The SMTP protocol that underlies the sending and processing of email was designed for a more trusting Internet. In particular, there is no requirement, when connecting to a mail server, that you prove in any way that you are who you say you are in the "From" address. Fly-by-night operators thus set up accounts with large services like AOL or Hotmail, send out spam for a short time (often with a forged "From" address), then close the account and move on -- by the time anyone decides to complain, the account no longer exists. Sometimes junk mail is sent with a Reply-To email address of a real, innocent person, but really came From another address entirely. Junk emailers are also using "spambots" - programs installed on other people's computers by tricking them, or by exploiting security flaws. In such a case the person who owns the computer which is actually sending the junk email doesn't even know that it's happening.

Some mail servers are beginning to require authentication for outgoing email to hinder spam relaying. The GPS email servers themselves require authentication of outgoing email if you are trying to send mail using your GPS account from a computer which is not connected to the Caltech network. 

3. This problem is not restricted to Caltech.

Junk email is on the rise everywhere on the Internet. Some service providers claim they can stop spam from coming to you, but they can only do that by taking aggressive measures that have a good chance of blocking legitimate email along with the junk mail. The reasons GPS (and the IT departments of other universities) cannot do that are outlined above.

 

Things you shouldn't do about junk email

1. Attempt to use an "unsubscribe" web link or email address.

A lot of unsolicited junk email comes with a claim you can unsubscribe, along with a web link to click on or an email address to send to. Think of this as a form of bait, and don't take it! Junk emailers send mail to large numbers of addresses, many of which don't work. If you click on the link or reply to the email, they now know your address works and has someone reading mail sent to it, and they will most likely now never stop mailing you.

Now, this warning doesn't apply to all mail - legitimate email lists do have an unsubscription method. However, this warning is generally valid for emails trying to sell you a product or service from a company you've never dealt with before.

2. Send lots of mail to the sender to punish them.

This tactic is known as "mailbombing" and is both ineffective and unethical. It is ineffective because the listed sender may not actually be the real sender, as described above. It is unethical because it may wind up punishing an innocent person; because it puts a load on the IMSS mail server, hurting everyone else on campus trying to send mail; and it may cause an Internet service provider to start rejecting all mail from Caltech, which again hurts everyone else on campus.

3. Forward junk email to GPS Help Staff.

In your frustration you may want to forward some particularly egregious piece of junk mail to the GPS help staff. Please believe us when we say that we know junk email is a problem for everyone in the Division and we are taking what limited steps we can to stop it.

4. Try changing your email address to avoid spam.
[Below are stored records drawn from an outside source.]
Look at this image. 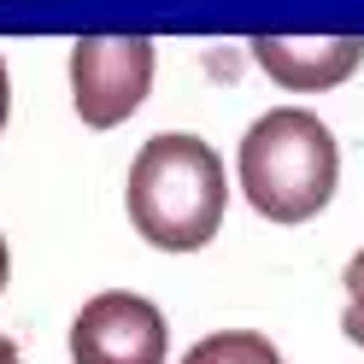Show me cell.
I'll list each match as a JSON object with an SVG mask.
<instances>
[{
    "label": "cell",
    "mask_w": 364,
    "mask_h": 364,
    "mask_svg": "<svg viewBox=\"0 0 364 364\" xmlns=\"http://www.w3.org/2000/svg\"><path fill=\"white\" fill-rule=\"evenodd\" d=\"M6 277H12V253H6V235H0V288H6Z\"/></svg>",
    "instance_id": "cell-10"
},
{
    "label": "cell",
    "mask_w": 364,
    "mask_h": 364,
    "mask_svg": "<svg viewBox=\"0 0 364 364\" xmlns=\"http://www.w3.org/2000/svg\"><path fill=\"white\" fill-rule=\"evenodd\" d=\"M124 206L135 235L159 253H200L223 230V206H230V176L212 141L200 135L165 129L135 153Z\"/></svg>",
    "instance_id": "cell-1"
},
{
    "label": "cell",
    "mask_w": 364,
    "mask_h": 364,
    "mask_svg": "<svg viewBox=\"0 0 364 364\" xmlns=\"http://www.w3.org/2000/svg\"><path fill=\"white\" fill-rule=\"evenodd\" d=\"M253 59L264 65L270 82L317 95V88H341L364 65V41L358 36H259Z\"/></svg>",
    "instance_id": "cell-5"
},
{
    "label": "cell",
    "mask_w": 364,
    "mask_h": 364,
    "mask_svg": "<svg viewBox=\"0 0 364 364\" xmlns=\"http://www.w3.org/2000/svg\"><path fill=\"white\" fill-rule=\"evenodd\" d=\"M0 364H24V353H18V341H0Z\"/></svg>",
    "instance_id": "cell-9"
},
{
    "label": "cell",
    "mask_w": 364,
    "mask_h": 364,
    "mask_svg": "<svg viewBox=\"0 0 364 364\" xmlns=\"http://www.w3.org/2000/svg\"><path fill=\"white\" fill-rule=\"evenodd\" d=\"M247 206L270 223H306L335 200L341 182V147L317 112L277 106L241 135L235 153Z\"/></svg>",
    "instance_id": "cell-2"
},
{
    "label": "cell",
    "mask_w": 364,
    "mask_h": 364,
    "mask_svg": "<svg viewBox=\"0 0 364 364\" xmlns=\"http://www.w3.org/2000/svg\"><path fill=\"white\" fill-rule=\"evenodd\" d=\"M6 112H12V82H6V59H0V129H6Z\"/></svg>",
    "instance_id": "cell-8"
},
{
    "label": "cell",
    "mask_w": 364,
    "mask_h": 364,
    "mask_svg": "<svg viewBox=\"0 0 364 364\" xmlns=\"http://www.w3.org/2000/svg\"><path fill=\"white\" fill-rule=\"evenodd\" d=\"M182 364H282V353L270 347V335L259 329H218L200 347H188Z\"/></svg>",
    "instance_id": "cell-6"
},
{
    "label": "cell",
    "mask_w": 364,
    "mask_h": 364,
    "mask_svg": "<svg viewBox=\"0 0 364 364\" xmlns=\"http://www.w3.org/2000/svg\"><path fill=\"white\" fill-rule=\"evenodd\" d=\"M171 329L147 294H95L71 323V364H165Z\"/></svg>",
    "instance_id": "cell-4"
},
{
    "label": "cell",
    "mask_w": 364,
    "mask_h": 364,
    "mask_svg": "<svg viewBox=\"0 0 364 364\" xmlns=\"http://www.w3.org/2000/svg\"><path fill=\"white\" fill-rule=\"evenodd\" d=\"M341 329H347L353 347H364V247L347 259V311H341Z\"/></svg>",
    "instance_id": "cell-7"
},
{
    "label": "cell",
    "mask_w": 364,
    "mask_h": 364,
    "mask_svg": "<svg viewBox=\"0 0 364 364\" xmlns=\"http://www.w3.org/2000/svg\"><path fill=\"white\" fill-rule=\"evenodd\" d=\"M153 88V41L82 36L71 48V100L88 129H118Z\"/></svg>",
    "instance_id": "cell-3"
}]
</instances>
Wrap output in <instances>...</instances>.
As mentioned above, junk emailers use automated harvesting techniques to find new addresses to send mail to. Changing your email address will only provide a temporary respite and will cause a great deal of inconvenience for the people trying to contact you at your old address. IMSS policy is to refuse to change account usernames for the purpose of spam avoidance. (We will do so for cases of harassment, however; please see below.)